Çingene sözünün cezası 3 bin TL
Abone olBalkondan çamaşırlarına su damlatan temizlikçi kadına 'Pis Çingene, görgüsüz kadın' diyen F.Y.'yi mahkeme, 2.5 ay hapis ve 3 bin TL tazminat cezasına çarptırdı.
Edirne'de temizlik için yardıma gittiği
evde çiçekleri sularken alt kattaki komşunun hakaretine uğrayan
Hati Özpınar, açtığı dava sonucunda komşuyu mahkum ettirdi.
Sabah gazetesinin haberine göre olay yaklaşık üç ay önce meydana geldi. Özpınar, temizlediği evin balkonunda çiçekleri sularken alt kattaki komşunun çamaşırlarına su damlattı. Komşu F.Y., Özpınar'a "Pis Çingene, görgüsüz kadın. Bir daha buraya gelme. Gelirsen senin ayaklarını kırarım" sözleriyle hakaret etti. Karakola giden Özpınar, polislerin kendisini ciddiye almaması üzerine durumu evini temizlediği aileye anlattı.
Ailenin Özpınar'ı avukat Ünsal Eral'a
yönlendirmesinin ardından F.Y. aleyhine hakaret suçlamasıyla açılan
dava geçen ay sonuçlandı. Mahkeme, F.Y.'nin 2 buçuk ay hapis
yatmasına ve 3 bin TL tazminat ödemesine karar verdi. Avukat Eral,
davayla ilgili şöyle konuşmuştu:
"Özpınar'ın şikayeti üzerine kamu davası açtık. F.Y. 75 gün
hapis cezası aldı ve cezası onandı. Hapis cezası paraya çevrildi.
Manevi tazminat davasını da kazandık. Bu dava gelecekte yaşanacak
benzer olaylarda emsal olacaktır. İnsanı din, dil, ırk farklılığını
dile getirerek aşağılamanın bir hakaret olduğu ve bu açıdan verilen
kararın örnek olması gerektiği artık kayıtlara geçti."

#### Görev Tanımı
Yukarıdaki hakaret davası haberinden, "Sabah gazetesinin haberine" sözlerinin geçtiği yerden başlayıp "temizlediği aileye anlattı." sözlerinden sonra duran kısmı hiçbir değişiklik yapmadan çıkarınız.

#### Malzeme
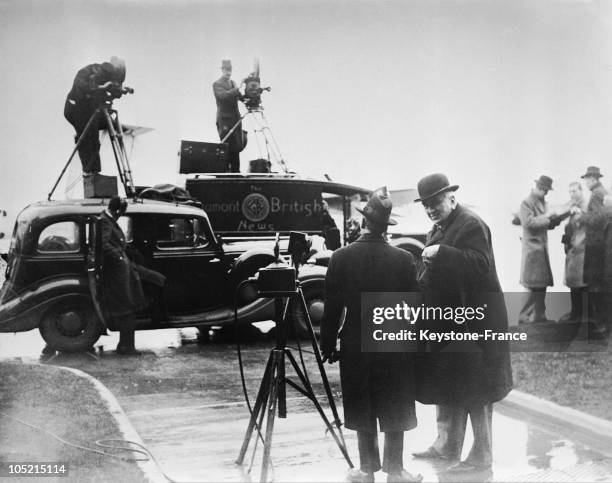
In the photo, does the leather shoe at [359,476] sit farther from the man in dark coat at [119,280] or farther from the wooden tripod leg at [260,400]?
the man in dark coat at [119,280]

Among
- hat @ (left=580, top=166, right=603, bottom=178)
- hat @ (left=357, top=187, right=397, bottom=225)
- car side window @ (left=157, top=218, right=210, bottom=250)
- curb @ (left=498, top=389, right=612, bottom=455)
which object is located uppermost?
hat @ (left=580, top=166, right=603, bottom=178)

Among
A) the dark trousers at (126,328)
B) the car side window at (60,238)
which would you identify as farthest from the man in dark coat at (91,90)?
the dark trousers at (126,328)

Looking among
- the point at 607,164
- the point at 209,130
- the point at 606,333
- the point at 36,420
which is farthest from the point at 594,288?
the point at 36,420

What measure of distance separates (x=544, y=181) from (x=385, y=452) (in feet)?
8.23

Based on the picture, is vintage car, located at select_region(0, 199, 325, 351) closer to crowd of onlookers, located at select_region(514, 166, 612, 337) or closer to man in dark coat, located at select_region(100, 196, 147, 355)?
man in dark coat, located at select_region(100, 196, 147, 355)

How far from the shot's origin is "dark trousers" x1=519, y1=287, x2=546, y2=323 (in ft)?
15.8

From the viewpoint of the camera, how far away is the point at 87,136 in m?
4.62

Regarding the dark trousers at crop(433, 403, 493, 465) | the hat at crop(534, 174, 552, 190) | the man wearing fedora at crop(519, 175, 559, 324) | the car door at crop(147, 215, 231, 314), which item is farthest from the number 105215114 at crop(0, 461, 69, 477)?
the hat at crop(534, 174, 552, 190)

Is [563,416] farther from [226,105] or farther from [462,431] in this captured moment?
[226,105]

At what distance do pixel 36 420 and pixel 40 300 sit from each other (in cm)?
125

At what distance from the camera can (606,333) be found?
5.06 metres

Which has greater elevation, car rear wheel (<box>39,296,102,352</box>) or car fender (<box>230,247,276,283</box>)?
car fender (<box>230,247,276,283</box>)

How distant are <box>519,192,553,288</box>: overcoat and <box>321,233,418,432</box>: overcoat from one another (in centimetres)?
162

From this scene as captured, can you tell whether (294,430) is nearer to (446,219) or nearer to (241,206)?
(446,219)
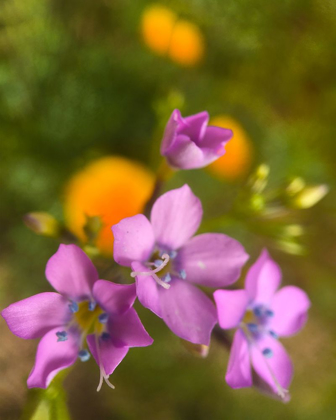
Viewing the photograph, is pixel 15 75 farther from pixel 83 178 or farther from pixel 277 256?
pixel 277 256

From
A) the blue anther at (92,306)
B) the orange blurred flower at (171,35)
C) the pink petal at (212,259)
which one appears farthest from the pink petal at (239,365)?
the orange blurred flower at (171,35)

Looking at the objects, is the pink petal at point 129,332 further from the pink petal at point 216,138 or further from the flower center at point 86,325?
the pink petal at point 216,138

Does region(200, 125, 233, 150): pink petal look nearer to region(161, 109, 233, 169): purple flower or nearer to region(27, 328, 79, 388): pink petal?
region(161, 109, 233, 169): purple flower

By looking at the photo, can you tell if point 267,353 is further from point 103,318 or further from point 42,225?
point 42,225

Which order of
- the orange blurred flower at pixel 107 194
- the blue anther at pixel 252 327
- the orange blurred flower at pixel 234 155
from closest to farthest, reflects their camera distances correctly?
1. the blue anther at pixel 252 327
2. the orange blurred flower at pixel 107 194
3. the orange blurred flower at pixel 234 155

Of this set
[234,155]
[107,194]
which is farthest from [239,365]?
[234,155]
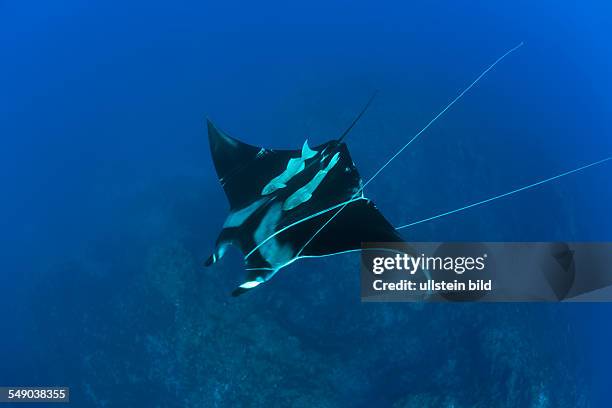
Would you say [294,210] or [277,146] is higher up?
[277,146]

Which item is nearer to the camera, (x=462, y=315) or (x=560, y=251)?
(x=462, y=315)

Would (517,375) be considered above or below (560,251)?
below

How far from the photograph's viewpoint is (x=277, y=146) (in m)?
12.8

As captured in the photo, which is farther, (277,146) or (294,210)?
(277,146)

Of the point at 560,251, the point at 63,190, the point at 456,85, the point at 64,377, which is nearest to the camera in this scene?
the point at 64,377

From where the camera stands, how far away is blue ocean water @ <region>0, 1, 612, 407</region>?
9.62 meters

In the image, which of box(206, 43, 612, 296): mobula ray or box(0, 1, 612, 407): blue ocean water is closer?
box(206, 43, 612, 296): mobula ray

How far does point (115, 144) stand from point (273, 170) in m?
8.95

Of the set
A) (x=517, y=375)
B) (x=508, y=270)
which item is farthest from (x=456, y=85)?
(x=517, y=375)

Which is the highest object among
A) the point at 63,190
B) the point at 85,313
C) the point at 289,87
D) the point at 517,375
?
the point at 289,87

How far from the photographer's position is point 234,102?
47.7ft

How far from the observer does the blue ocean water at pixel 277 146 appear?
31.6 feet

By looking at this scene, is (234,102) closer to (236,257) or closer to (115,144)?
(115,144)

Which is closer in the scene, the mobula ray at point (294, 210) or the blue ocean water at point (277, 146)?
the mobula ray at point (294, 210)
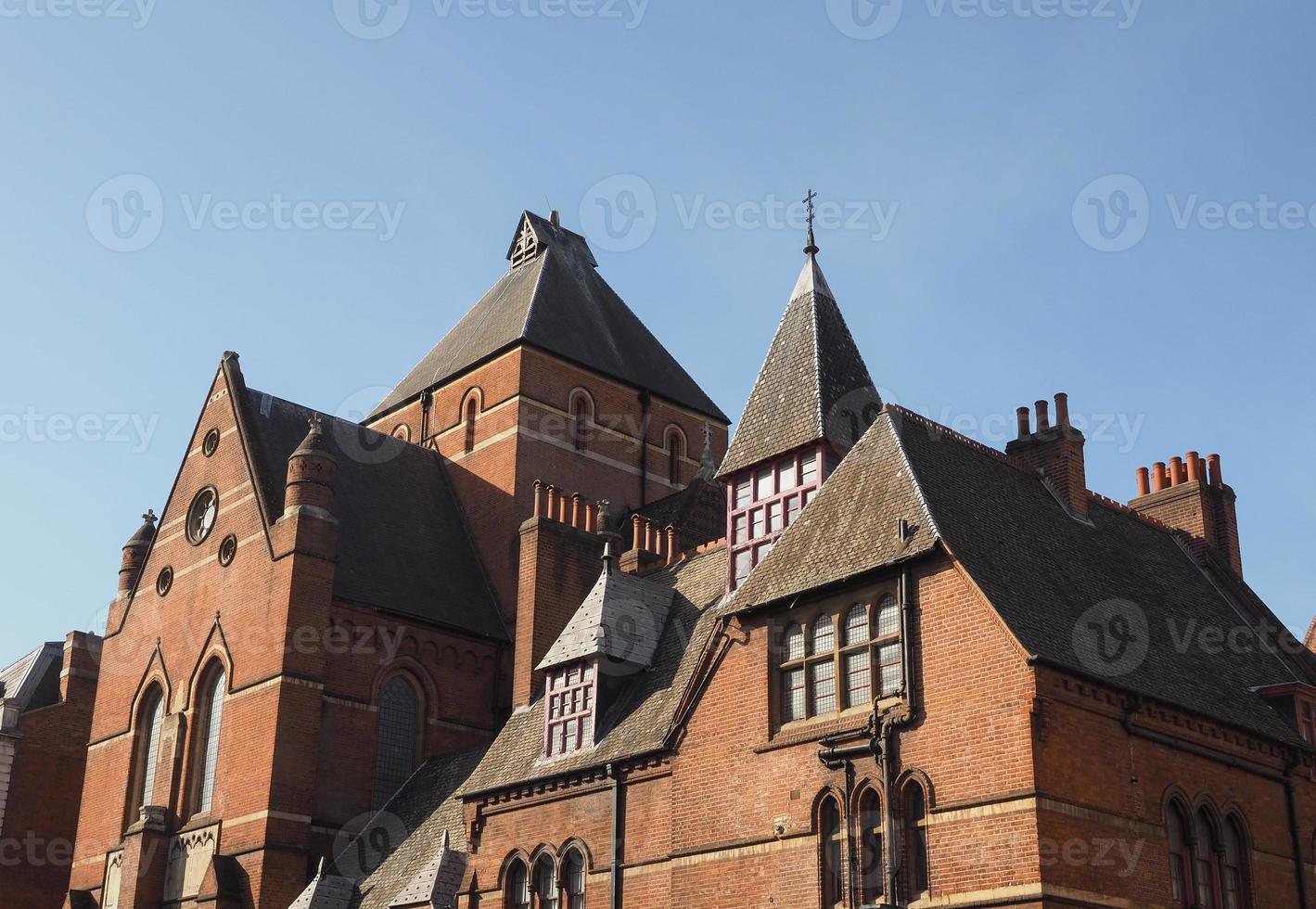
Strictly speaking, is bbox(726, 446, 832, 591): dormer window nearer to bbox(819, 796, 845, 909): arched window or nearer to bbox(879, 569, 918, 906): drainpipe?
bbox(879, 569, 918, 906): drainpipe

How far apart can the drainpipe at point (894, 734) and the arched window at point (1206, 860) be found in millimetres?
4779

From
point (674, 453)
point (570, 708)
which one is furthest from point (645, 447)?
point (570, 708)

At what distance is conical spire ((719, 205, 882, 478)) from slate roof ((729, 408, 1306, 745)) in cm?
242

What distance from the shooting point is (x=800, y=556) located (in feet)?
83.7

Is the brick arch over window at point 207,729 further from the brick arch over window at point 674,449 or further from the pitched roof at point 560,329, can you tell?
the brick arch over window at point 674,449

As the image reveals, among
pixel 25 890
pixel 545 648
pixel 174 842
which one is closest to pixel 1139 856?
pixel 545 648

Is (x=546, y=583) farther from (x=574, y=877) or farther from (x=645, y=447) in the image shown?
(x=645, y=447)

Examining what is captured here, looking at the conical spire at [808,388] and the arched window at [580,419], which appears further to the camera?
the arched window at [580,419]

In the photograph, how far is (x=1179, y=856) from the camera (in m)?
22.9

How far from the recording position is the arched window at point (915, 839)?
70.9ft

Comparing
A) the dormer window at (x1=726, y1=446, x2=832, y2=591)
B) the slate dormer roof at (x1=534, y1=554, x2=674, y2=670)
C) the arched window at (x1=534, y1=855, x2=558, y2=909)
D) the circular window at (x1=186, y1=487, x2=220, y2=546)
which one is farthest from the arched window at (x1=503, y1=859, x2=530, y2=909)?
the circular window at (x1=186, y1=487, x2=220, y2=546)

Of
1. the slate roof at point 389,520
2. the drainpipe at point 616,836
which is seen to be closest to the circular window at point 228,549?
the slate roof at point 389,520

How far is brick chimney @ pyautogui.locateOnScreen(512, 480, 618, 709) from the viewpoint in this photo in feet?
109

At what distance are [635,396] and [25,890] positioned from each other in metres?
24.0
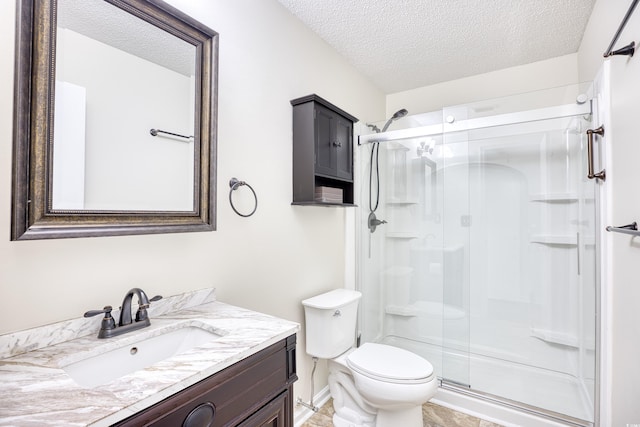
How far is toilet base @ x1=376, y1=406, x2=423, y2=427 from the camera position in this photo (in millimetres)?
1645

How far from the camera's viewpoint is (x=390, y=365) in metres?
1.68

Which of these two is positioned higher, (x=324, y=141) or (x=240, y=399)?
(x=324, y=141)

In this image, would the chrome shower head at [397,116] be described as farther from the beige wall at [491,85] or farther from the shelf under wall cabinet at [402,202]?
the beige wall at [491,85]

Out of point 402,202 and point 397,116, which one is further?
point 402,202

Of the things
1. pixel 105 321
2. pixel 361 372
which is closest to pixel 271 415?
pixel 105 321

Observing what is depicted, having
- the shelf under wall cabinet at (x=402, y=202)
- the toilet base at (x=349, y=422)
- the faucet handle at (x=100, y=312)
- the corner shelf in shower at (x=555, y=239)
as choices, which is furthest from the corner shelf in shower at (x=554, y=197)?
the faucet handle at (x=100, y=312)

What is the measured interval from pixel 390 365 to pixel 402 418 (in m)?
0.28

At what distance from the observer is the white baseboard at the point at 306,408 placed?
1869mm

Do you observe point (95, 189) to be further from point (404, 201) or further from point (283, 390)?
point (404, 201)

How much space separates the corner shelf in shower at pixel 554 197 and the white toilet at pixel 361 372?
136cm

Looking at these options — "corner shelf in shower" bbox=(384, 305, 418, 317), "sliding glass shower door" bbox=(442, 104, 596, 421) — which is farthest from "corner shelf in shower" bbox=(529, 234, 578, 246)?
"corner shelf in shower" bbox=(384, 305, 418, 317)

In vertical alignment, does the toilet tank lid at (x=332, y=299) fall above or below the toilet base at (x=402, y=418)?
above

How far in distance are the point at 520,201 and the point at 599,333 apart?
90 cm

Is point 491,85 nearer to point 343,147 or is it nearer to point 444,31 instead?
point 444,31
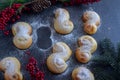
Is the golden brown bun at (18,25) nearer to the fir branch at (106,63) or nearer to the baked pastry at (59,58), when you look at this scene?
the baked pastry at (59,58)

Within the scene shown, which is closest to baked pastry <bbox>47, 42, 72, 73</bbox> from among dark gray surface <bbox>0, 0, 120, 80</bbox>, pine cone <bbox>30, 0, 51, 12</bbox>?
dark gray surface <bbox>0, 0, 120, 80</bbox>

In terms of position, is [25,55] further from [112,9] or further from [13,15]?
[112,9]

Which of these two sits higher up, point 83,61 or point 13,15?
point 13,15

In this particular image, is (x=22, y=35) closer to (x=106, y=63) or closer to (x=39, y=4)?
(x=39, y=4)

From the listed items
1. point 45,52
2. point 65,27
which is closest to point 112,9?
point 65,27

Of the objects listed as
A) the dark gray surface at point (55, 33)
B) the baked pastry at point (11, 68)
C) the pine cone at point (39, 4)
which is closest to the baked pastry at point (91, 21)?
the dark gray surface at point (55, 33)

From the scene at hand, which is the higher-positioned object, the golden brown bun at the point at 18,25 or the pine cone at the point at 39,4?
the pine cone at the point at 39,4
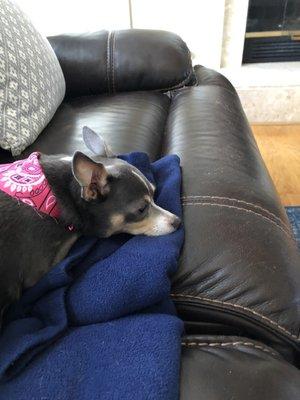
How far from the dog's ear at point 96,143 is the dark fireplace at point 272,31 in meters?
2.23

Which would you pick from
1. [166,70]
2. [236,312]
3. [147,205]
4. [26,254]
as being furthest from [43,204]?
[166,70]

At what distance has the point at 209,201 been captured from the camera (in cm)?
90

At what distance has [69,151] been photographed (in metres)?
1.26

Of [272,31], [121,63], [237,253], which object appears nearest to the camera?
[237,253]

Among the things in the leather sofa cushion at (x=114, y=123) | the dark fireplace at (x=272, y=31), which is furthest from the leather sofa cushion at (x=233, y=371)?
the dark fireplace at (x=272, y=31)

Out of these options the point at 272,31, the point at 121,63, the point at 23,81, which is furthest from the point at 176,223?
the point at 272,31

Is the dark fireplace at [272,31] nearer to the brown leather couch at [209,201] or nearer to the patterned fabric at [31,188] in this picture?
the brown leather couch at [209,201]

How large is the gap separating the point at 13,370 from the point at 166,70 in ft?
4.64

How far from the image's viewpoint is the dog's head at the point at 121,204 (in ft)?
2.95

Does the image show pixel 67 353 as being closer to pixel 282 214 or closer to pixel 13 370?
pixel 13 370

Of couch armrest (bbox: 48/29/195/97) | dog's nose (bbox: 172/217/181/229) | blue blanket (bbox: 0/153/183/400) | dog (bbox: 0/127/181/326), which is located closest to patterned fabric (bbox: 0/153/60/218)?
dog (bbox: 0/127/181/326)

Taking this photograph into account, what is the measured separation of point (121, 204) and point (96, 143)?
23 centimetres

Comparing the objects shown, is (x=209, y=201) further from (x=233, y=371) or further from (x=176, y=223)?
(x=233, y=371)

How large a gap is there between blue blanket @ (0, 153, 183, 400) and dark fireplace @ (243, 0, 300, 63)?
2496 millimetres
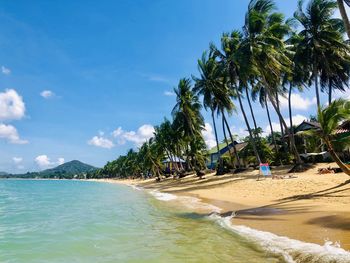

#### Görevin Cevabı
Sabah gazetesinin haberine göre olay yaklaşık üç ay önce meydana geldi. Özpınar, temizlediği evin balkonunda çiçekleri sularken alt kattaki komşunun çamaşırlarına su damlattı. Komşu F.Y., Özpınar'a "Pis Çingene, görgüsüz kadın. Bir daha buraya gelme. Gelirsen senin ayaklarını kırarım" sözleriyle hakaret etti. Karakola giden Özpınar, polislerin kendisini ciddiye almaması üzerine durumu evini temizlediği aileye anlattı.